The Wonderful, Charming, Gay “Super Drags”

By: Sam Quattro

 

Something I’ve complained about for years is the lack of LGBTQ+ representation in animation. And down from the heavens of my Netflix recommendations came this super stylized adult animated show about super hero drag queens! Five episodes at 22 minutes each? Perfect for a midnight binge! I was a bit cautious at first: usually when the worlds of “adult animation” and gay culture mix, it’s a terrible negative stereotype-fest that only serves as a way for people to make “lol aren’t the homosexuals perverse and weird” jokes. But within the first five minutes of Super Drags, I was all-in for the ride.

Super Drags is the tale of…well, the Super Drags. Patrick, Donizete, and Ralph are not-so-secretly magical girl drag queens and alongside the superstar singer Goldiva and the boss Champagne it’s their mission is to stop the evil Lady Elza from sucking up every gay’s “highlight” (that is, the spark inside us that makes us special). From the Brazilian studio Combo Estúdio, the English dub features the talents of Ginger Minj, Rod Keller, Shangela, Willam, Jeff Manabat, and Trixie Mattel. It can get incredibly raunchy in its humor and I almost want to go back and count how many penis outlines and/or phallic symbols are in each episode, but I think the key thing here is that it isn’t making fun of any of the gay characters, it’s more shedding light on different points in the community and reads as a fun inside joke.

One of the stand out episodes for me was the second of this season, “Image is Everything.” Its primary focus is on Patrick, who isn’t painted as “traditionally” attractive. He’s fat, bald, too flamboyant and he tries to cover those things up on dating apps in order to find someone who will like him. He gets rejected at the start of the episode by this beauty of a tattooed, ripped photographer and it sends him spiraling down to the point where he can’t participate in the monster battle of the episode. In front of the mirror, he puts on a wig of short brown hair and blue eye contacts, duct tapes his fat into a more buff shape and gets a date with a hunky doctor that doesn’t go so well. It explores the ideas of what harms the masc4masc mentality bring, online dating, and how you shouldn’t base your self worth on whether or not someone finds you attractive. And that message rattles all throughout the community, that you aren’t supposed to be “stereotypical” and you should strive to look and act more in line with the rigid gender binary. You don’t want to be one of those gays, do you? Well, Patrick is and he becomes proud of it. He is who he is and he shouldn’t have to change in order to fit people’s ideal of the “perfect gay.” I’m on a similar point in the spectrum as a butch lesbian and it was tear-inducing to see that issue be addressed. I spent so long trying not to be like that, I didn’t want to be stereotypical. But there’s nothing wrong with being that way and I wish I could go back and show my 19 year old self this episode.

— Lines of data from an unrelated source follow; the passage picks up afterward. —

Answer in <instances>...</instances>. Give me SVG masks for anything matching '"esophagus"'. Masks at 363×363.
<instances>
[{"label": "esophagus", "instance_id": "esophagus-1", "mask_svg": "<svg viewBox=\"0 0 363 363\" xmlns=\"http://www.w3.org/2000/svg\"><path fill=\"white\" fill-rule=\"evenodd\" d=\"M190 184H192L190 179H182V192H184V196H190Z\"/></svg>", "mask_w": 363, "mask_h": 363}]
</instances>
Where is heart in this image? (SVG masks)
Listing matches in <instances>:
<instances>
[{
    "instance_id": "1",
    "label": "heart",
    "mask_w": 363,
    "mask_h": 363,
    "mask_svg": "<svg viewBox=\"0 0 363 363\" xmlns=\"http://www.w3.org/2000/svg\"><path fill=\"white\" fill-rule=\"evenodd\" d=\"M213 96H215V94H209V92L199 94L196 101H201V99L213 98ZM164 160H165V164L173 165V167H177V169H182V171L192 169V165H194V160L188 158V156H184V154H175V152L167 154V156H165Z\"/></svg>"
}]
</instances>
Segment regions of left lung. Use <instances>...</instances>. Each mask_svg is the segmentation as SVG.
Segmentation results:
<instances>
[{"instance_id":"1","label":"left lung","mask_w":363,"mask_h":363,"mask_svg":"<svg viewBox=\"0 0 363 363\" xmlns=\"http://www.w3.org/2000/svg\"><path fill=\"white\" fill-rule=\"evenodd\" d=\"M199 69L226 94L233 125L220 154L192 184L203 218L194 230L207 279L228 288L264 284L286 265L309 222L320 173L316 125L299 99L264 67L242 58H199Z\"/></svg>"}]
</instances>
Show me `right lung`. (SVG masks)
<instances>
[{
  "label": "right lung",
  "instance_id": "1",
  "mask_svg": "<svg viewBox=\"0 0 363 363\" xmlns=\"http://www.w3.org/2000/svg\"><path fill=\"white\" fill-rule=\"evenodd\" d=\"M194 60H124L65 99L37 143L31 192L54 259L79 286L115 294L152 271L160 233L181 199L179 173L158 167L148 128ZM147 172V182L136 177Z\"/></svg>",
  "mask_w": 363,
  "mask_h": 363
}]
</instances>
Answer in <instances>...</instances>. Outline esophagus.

The show touches on a good amount of heavy topics with surprising grace. There’s an episode that deals with a gay conversion camp with really funny elements but also a real sensitivity to the situation, and another one that deals with being poor, gay, and black and the sacrifices one has to make in that situation in order to pay the bills that walks the same line of funny and real. While there is a lot of humor that can miss (there is a metric ton of sex references that I thought got a little bit out of hand), at the end of the day the show is all about loving yourself and your friends, neighbors, and family that you’re connected to. That the LGBTQ+ community, despite all the issues and fighting within itself, are a family and our combined support for one another is stronger than any opposition we may face.

It’s an incredible message that has rarely been brought up even within our own media. For example, you can look at any movie about/by gay people and there’s always going to be some sort of negative trait that defines all of an identity. Lesbians are humorless and serious man haters, gay men are swishy and obsessed with sex, bisexuals are indecisive and are just secretly straight people experimenting, and trans people, if they exist at all, are “deceptive” because they can pass as cis. It’s not good when we’re all separated and hating each other because of what we’ve been fed to think. We need each other now more than ever, and we need to give each other a fair shot before we all start throwing harmful and untrue stereotypes around as to why we don’t want to associate with someone. The different letters in the acronym all have different issues that affect them: a cis white gay man won’t have the same challenges as a trans black woman. But we need to stand in solidarity with one another and show up for each other when we have troubles. That’s what makes us a community.

Super Drags is one of the best things happening for LGBTQ+ representation in animation right now. It’s revolutionary in its frankness of being what it is, highlights, warts, and all. It doesn’t mince words about who its protagonists are and it doesn’t treat them as a punchline. Rare is a show that is all about the fun of being gay as well as the harder parts, that can make you laugh one minute and cry the next. It’s one of the truest shows I’ve ever seen. It doesn’t matter if you’re into drag, are any shade of queer, or into magical girls or not, Super Drags is a must watch. It is rated TV-MA, so keep that in mind for your viewing (it is adult animation after all). It’ll take you, like, a little over an hour and a half to watch all of the first season. That’s shorter than a lot of movies. It’s on Netflix. What are you waiting for?